**Page excerpt**

==================================================

Power outages in Bangkok tend to be an almost regular occurrence; generator explosions, deafening booms which leave my cat hidden in the bathroom all day. Maybe we live in an unlucky area but it does seem to happen a lot, more than you’d expect from a swank central area of Bangkok. With today’s power outage we are at least given prior warning ‘Temporary Suspension to power between 08.30am and 16:30pm’… ‘upgrading the high voltage system’… Anyway, we have eight hours no electricity so what are we going to do for 8 hours. There is one iPad between two of us and for either of us to hog it, it will only end in a fist fight. We decide neither should get it and instead set it in the corner with the radio “Coool Fahrenheit!”. Anyway, instead of looking at the power outage as a hindrance we accept it as a challenge, 8 hours no electricity… we can do this. We raid the local 7/11 for snacks (before their lights also go out) and hole into the condo. The obvious discomfort is no air-con but we are fortunate to have a unique detached wall design at our condo which circulates air and cools the rooms etc. Unfortunately, this requires wind to achieve and today must be the stillest I’ve seen to date. We sit in sweat. The swimming pool a potential route for escape but the entire condo a similar idea and it is quickly littered with sweat and sunburn. With 8 hours ahead we explore ways to survive power outages in Bangkok.
1. Play Games
Normally we’d play jigsaw to kill time but not having predicted an 8 hour power outage they were all handed out to some needier kids. What we are left with is scrabble, a game I’d never played before coming to Thailand (Xboxs and Playstations are more fun). So we make words from plastic squares and while it is kind of fun, I did lose every game we played, to Fanfan who doesn’t speak English as a first language. Actually, I find the game kind of stupid (not being a sore loser). I was putting together some beautiful words 6, 7 letters then a quick 3 letter word would dwarf them. I’m still not sure if JEG is even a word. Stupid game. So while not quite on par with Call of Duty or Halo 3 it does help kill time. After 20 minutes of humiliation I concede.

==================================================

**Raw data**
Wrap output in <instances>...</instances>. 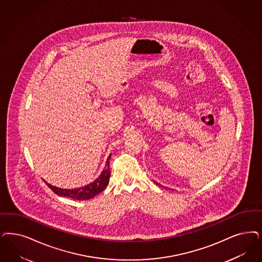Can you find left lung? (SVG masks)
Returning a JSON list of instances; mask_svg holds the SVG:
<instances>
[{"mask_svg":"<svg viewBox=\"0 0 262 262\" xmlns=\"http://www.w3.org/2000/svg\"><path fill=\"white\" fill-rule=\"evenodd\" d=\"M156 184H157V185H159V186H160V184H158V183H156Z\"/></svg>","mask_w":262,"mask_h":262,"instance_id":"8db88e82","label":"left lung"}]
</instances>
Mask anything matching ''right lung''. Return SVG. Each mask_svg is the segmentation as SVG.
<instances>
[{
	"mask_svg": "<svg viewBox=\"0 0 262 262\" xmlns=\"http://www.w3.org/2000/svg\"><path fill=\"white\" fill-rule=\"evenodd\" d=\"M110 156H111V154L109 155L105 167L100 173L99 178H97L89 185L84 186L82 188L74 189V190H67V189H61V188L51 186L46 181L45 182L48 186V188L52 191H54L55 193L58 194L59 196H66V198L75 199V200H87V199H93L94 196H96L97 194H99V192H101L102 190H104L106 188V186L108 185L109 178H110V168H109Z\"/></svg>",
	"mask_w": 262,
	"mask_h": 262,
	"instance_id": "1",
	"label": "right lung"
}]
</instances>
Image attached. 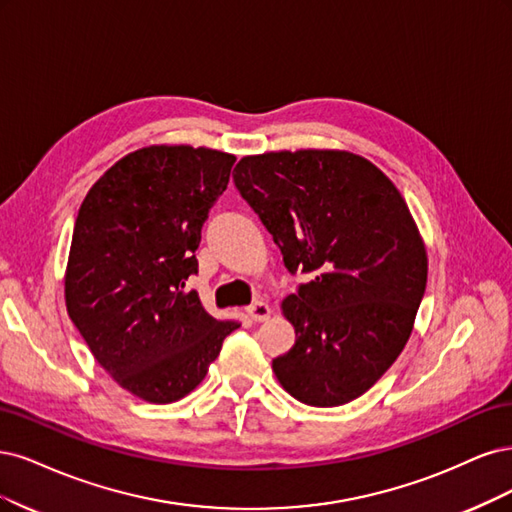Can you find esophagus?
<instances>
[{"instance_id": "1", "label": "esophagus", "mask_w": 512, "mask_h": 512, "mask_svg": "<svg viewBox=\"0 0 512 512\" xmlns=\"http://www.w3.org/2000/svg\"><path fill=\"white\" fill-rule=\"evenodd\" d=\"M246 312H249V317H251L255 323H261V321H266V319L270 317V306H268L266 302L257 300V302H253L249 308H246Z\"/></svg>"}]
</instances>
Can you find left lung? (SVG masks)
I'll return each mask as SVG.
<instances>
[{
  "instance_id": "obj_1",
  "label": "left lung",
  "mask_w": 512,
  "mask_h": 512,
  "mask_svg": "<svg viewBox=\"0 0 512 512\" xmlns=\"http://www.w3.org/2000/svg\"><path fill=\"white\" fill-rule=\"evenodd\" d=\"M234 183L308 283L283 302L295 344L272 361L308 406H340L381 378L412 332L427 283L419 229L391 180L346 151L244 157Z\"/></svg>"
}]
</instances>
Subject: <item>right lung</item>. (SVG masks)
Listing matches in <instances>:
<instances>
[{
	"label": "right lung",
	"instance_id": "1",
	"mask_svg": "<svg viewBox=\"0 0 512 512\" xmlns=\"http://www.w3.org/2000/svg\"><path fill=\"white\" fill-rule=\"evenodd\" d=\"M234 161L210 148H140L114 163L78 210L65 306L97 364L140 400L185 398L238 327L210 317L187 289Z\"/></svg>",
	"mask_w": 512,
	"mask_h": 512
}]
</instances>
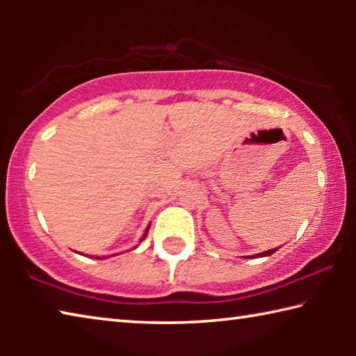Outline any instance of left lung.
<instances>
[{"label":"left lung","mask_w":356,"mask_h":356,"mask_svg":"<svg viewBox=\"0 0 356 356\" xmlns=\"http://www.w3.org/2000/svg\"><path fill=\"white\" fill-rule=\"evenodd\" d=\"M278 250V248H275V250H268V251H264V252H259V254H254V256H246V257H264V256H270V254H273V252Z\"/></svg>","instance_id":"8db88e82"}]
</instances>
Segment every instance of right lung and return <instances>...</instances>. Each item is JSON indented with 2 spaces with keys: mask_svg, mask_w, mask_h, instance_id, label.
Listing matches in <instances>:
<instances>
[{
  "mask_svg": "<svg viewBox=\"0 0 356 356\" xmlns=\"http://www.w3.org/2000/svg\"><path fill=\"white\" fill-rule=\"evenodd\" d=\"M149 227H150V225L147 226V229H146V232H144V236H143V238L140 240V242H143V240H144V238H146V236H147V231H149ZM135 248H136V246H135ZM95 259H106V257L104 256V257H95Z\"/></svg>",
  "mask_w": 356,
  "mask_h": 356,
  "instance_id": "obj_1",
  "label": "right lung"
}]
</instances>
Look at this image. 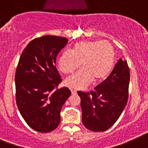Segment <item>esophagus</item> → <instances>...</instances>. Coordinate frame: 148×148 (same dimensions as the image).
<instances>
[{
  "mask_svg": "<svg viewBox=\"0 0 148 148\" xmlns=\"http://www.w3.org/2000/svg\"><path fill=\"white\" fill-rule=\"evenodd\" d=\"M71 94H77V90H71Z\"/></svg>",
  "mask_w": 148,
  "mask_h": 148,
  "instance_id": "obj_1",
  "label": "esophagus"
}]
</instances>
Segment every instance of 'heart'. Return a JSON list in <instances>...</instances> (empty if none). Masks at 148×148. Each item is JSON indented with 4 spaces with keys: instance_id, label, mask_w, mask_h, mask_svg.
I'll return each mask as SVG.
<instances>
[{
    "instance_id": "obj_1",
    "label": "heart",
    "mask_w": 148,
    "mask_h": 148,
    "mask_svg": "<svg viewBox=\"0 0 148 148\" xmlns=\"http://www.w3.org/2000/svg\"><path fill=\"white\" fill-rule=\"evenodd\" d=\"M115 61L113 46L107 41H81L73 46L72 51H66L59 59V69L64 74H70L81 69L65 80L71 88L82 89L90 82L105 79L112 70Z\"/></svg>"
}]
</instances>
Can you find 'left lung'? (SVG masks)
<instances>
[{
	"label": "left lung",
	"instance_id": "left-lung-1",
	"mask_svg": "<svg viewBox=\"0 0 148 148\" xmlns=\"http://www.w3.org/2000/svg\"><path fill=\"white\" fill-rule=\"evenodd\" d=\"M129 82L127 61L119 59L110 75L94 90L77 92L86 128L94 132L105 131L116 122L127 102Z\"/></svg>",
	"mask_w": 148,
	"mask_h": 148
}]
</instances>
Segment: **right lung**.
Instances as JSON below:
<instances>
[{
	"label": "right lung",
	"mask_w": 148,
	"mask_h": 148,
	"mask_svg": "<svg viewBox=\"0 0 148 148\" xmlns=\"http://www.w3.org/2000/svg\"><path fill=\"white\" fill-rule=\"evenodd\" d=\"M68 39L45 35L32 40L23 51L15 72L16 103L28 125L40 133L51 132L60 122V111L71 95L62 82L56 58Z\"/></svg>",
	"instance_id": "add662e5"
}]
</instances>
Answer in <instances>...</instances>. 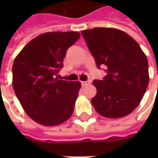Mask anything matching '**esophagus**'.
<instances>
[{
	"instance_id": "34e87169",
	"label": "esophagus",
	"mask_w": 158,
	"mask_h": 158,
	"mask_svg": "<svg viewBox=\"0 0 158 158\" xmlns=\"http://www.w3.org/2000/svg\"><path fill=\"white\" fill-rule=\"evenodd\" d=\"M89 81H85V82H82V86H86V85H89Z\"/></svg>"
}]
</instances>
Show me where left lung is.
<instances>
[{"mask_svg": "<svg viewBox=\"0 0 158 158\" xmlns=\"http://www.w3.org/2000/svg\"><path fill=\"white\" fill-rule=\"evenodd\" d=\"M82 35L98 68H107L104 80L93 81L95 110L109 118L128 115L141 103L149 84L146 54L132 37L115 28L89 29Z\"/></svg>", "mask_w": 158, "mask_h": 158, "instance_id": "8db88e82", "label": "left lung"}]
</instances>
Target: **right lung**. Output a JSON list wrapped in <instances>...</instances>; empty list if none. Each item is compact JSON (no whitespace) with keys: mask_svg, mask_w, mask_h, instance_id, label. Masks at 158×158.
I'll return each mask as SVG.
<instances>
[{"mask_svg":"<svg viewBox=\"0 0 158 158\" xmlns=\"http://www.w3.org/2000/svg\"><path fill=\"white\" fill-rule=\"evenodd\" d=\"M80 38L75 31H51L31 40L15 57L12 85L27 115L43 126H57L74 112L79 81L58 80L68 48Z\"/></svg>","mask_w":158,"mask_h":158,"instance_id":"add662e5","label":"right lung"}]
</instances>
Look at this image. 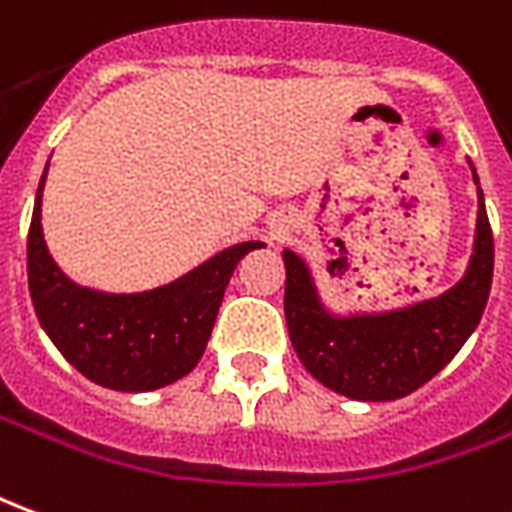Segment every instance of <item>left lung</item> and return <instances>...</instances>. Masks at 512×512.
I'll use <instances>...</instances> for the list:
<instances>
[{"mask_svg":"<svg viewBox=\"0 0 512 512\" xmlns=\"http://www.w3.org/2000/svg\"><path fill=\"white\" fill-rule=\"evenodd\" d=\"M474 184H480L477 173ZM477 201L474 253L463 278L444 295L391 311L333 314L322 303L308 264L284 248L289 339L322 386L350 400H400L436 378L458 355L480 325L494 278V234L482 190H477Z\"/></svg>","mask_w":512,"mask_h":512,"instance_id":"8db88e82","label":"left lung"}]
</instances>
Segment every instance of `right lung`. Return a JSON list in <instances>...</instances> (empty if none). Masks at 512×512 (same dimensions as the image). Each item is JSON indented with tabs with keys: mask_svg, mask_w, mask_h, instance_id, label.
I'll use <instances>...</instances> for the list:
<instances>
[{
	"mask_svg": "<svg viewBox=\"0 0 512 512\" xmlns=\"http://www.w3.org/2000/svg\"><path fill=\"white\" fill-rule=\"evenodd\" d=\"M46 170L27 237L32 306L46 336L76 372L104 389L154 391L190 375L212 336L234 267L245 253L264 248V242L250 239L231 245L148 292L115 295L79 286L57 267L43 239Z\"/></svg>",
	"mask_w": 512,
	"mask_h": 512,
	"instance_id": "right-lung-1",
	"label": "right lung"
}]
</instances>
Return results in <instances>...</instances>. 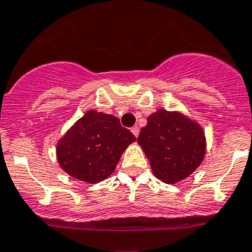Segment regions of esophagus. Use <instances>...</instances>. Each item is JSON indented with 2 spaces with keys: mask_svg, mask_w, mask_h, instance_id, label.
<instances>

==================================================

**Instructions to follow**
Answer these questions from the Bangkok power outage post above:
1. Between what times did the notice say power would be suspended?
2. Where did they buy snacks before holing up in the condo?
3. Who won every game of scrabble they played?

**Answer for the task**
1. Between 08.30am and 16:30pm.
2. At the local 7/11.
3. Fanfan.